### THE EXERCISE
Copy out the records word for word, starting at the line that contains "How far from" and continuing through the last line of the records.

Stored items
——
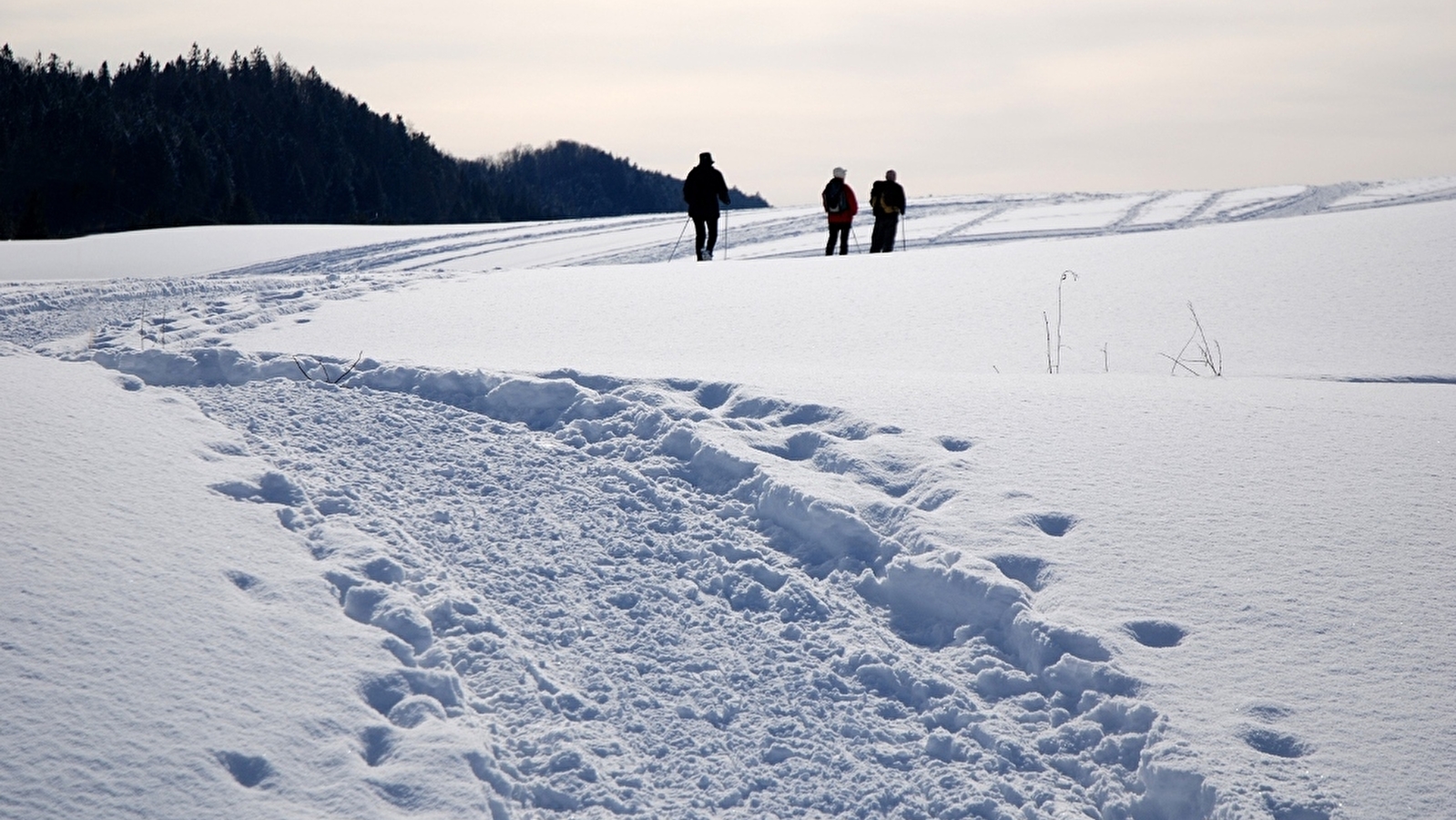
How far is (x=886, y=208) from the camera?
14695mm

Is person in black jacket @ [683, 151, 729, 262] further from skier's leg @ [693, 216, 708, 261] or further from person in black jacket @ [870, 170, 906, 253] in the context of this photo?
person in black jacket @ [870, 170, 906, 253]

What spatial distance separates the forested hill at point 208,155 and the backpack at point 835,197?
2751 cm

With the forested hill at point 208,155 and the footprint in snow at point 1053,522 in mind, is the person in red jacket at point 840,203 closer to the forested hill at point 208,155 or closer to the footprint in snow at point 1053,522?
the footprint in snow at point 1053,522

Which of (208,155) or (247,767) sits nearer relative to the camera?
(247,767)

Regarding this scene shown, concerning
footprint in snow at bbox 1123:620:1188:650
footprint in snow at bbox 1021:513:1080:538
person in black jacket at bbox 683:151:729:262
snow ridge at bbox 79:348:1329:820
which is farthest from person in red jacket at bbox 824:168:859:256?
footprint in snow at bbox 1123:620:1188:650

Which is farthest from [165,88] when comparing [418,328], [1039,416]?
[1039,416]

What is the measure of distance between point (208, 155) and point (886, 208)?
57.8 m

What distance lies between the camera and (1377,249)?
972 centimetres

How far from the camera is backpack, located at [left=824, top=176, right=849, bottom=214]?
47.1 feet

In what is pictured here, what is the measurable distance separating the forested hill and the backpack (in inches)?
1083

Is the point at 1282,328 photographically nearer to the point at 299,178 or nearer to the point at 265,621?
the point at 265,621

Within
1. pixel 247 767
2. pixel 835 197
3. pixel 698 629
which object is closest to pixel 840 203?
——
### TASK RESPONSE
How far from the camera is backpack, located at [left=824, top=176, right=849, bottom=214]?
47.1 feet

In what is pictured here, what is the measurable distance separating the forested hill and the backpack (in inches)?
1083

Is the point at 1282,328 photographically nearer to the point at 299,178 or nearer to the point at 265,621?
the point at 265,621

Within
1. pixel 247 767
2. pixel 835 197
3. pixel 698 629
which object is closest to pixel 840 203?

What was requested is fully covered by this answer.